Mr. Peschisolido's initial compliance process was completed in July 2016, when the Summary Statement of his disclosure was published on the Office's public registry. Mr. Peschisolido completed an annual review process on August 25, 2017, as well as on December 11, 2018, and on both occasions, he indicated there were no changes to the information he had originally disclosed to the Office.
During his interview, Mr. Peschisolido indicated that in fulfilling his disclosure obligations under the Code, he simply provided the Office with information according to his best guess or as he recalled it at the time and that he did not take any deliberate steps to check the accuracy of that information.
Peschisolido Law Corporation
Mr. Peschisolido's law firm, which he incorporated in British Columbia as a law corporation on January 26, 2006, conducted business as Peschisolido & Company. According to statements Mr. Peschisolido made publicly and in the context of this inquiry, the firm operated as an amalgam of independent lawyers, each working on their own client files. During the interview I conducted with him, Mr. Peschisolido explained that the corporation would receive a portion of the fees that these lawyers earned by working on Peschisolido & Company client files. In return, the lawyers benefitted from support staff and office space that was paid for by the corporation.
Mr. Peschisolido stated in his written submissions and in his testimony that in May 2015, when he started campaigning ahead of that year's federal election, he stopped practising law but maintained his membership with the Law Society of British Columbia and the status of his law corporation. Once he was elected, he transferred the active client files he still had to the other lawyers working under Peschisolido & Company.
The documents obtained in the context of this inquiry included statements for the two bank accounts used by Peschisolido Law Corporation—a general operating account and a trust account—for the period of January 2015 to July 2019. In addition to the list of transactions, the statements included an image of every cheque written from each of these accounts.
According to these statements and other financial documents obtained, Peschisolido Law Corporation carried a negative balance on its general bank account and was operating at a loss in 2015 as well as in previous years. In his interview, Mr. Peschisolido explained that, in order to allow his firm to continue operating, he, as the firm's sole shareholder, had covered part of the losses by making successive loans to the corporation in the form of deposits into its general bank account. The documents showed that the amount of both the bank overdraft and the shareholder's loan exceeded $10,000 during the entire time Mr. Peschisolido was a Member.
Between January and April 2015, Mr. Peschisolido wrote six cheques amounting to several thousand dollars from his corporation's general account to himself. The “memo" field for these cheques identified each one as a “Partial repayment of shareholder's loan." Mr. Peschisolido wrote one more such cheque to himself on February 11, 2016. During his interview, Mr. Peschisolido explained that since he had put money into his firm to keep it going, from time to time, he would decide to receive monies back from the corporation in repayment of the loan.
Mr. Peschisolido's actions in relation to his law corporation while he was a Member
The documents provided by Mr. Peschisolido showed that on March 31, 2016, he filed his annual practice declaration and trust report for the previous calendar year with the Law Society. On the same day, he also filed the corporation's annual report with the British Columbia Corporate Registry (Corporate Registry), which is required every year within two months of the corporation's anniversary date.

* **Extracted information**:
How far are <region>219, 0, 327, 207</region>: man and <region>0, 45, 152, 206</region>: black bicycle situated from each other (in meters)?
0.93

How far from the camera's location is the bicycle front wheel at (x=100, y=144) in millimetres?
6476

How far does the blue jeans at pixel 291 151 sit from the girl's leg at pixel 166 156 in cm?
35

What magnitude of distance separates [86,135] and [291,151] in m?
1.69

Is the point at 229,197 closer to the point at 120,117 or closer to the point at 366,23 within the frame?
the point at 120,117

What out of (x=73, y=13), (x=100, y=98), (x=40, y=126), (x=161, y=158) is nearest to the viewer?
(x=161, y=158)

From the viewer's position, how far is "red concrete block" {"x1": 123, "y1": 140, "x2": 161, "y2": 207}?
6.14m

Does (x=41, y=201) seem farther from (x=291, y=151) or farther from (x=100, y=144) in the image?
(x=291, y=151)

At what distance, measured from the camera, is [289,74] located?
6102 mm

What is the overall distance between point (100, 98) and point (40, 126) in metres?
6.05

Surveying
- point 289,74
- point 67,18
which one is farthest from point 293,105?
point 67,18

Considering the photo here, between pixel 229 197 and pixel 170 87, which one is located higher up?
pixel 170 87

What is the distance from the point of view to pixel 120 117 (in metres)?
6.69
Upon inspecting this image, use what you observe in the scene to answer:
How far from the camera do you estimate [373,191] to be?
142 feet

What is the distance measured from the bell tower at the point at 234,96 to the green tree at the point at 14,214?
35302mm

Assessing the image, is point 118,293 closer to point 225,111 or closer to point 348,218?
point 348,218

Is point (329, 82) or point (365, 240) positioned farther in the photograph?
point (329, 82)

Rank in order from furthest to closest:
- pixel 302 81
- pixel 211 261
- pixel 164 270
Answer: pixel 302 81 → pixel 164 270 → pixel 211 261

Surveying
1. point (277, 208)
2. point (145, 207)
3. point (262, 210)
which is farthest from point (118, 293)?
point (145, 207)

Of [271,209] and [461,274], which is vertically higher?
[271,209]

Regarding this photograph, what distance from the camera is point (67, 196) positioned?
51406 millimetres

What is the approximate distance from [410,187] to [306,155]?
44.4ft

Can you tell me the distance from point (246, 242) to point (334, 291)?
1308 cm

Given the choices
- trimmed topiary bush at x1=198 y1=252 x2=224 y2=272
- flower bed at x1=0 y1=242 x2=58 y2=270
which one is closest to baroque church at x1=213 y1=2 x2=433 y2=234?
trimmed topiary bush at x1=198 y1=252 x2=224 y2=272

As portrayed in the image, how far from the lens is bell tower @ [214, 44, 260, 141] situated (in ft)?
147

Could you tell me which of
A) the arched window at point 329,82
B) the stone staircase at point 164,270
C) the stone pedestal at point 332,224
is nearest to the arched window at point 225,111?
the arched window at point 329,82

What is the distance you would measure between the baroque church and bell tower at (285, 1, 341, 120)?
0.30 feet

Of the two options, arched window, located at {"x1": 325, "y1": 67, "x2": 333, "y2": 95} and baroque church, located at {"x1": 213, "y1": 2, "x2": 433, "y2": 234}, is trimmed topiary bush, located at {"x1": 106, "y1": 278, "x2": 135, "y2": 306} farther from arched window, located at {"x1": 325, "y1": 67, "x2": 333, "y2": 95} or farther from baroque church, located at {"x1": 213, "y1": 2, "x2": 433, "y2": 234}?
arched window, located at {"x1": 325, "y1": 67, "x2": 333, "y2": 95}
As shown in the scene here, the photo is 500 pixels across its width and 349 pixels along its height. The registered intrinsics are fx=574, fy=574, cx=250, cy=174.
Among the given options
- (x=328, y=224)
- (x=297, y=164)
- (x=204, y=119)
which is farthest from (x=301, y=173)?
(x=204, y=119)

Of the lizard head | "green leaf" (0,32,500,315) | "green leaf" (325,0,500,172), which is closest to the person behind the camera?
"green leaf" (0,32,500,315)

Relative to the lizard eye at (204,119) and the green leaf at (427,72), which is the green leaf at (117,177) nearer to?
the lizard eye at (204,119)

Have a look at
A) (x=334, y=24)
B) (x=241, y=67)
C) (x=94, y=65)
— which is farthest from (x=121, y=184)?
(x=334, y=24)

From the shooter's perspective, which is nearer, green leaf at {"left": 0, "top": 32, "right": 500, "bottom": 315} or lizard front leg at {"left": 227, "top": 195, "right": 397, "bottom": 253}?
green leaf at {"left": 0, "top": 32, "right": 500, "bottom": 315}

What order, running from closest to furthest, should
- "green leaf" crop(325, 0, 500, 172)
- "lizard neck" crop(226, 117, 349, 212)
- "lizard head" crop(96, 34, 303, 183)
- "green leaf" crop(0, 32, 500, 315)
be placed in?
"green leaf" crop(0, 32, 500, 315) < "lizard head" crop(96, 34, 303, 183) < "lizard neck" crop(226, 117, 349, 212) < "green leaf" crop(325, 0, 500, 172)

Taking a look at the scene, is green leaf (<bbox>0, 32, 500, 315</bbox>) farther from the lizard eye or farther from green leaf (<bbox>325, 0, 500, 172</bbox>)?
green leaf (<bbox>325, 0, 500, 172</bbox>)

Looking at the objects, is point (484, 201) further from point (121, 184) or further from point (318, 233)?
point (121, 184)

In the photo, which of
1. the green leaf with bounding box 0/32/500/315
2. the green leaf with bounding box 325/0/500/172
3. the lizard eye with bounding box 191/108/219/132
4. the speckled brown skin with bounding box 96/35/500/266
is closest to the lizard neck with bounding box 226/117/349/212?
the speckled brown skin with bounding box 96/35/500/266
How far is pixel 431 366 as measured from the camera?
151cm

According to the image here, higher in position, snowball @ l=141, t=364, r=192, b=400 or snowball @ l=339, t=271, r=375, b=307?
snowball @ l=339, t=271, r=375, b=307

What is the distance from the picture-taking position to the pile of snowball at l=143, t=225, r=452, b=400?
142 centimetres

* **Objectives**:
1: According to the Peschisolido excerpt, on what date did Mr. Peschisolido incorporate his law firm as a law corporation?
2: Check each statement against the Peschisolido excerpt and mark it yes or no, quoting the words that decide it.
(a) The firm operated as an amalgam of independent lawyers.
(b) In May 2015, Mr. Peschisolido gave up his membership with the Law Society of British Columbia.
(c) The bank statements obtained covered January 2015 to July 2019.
3: Quote the Peschisolido excerpt word for word, starting at "Mr. Peschisolido stated" and ending at "under Peschisolido & Company.".

* **Exercise solutions**:
1: January 26, 2006

2:
(a) Yes: "the firm operated as an amalgam of independent lawyers, each working on their own client files"
(b) No: "he stopped practising law but maintained his membership with the Law Society of British Columbia"
(c) Yes: "for the period of January 2015 to July 2019"

3:
Mr. Peschisolido stated in his written submissions and in his testimony that in May 2015, when he started campaigning ahead of that year's federal election, he stopped practising law but maintained his membership with the Law Society of British Columbia and the status of his law corporation. Once he was elected, he transferred the active client files he still had to the other lawyers working under Peschisolido & Company.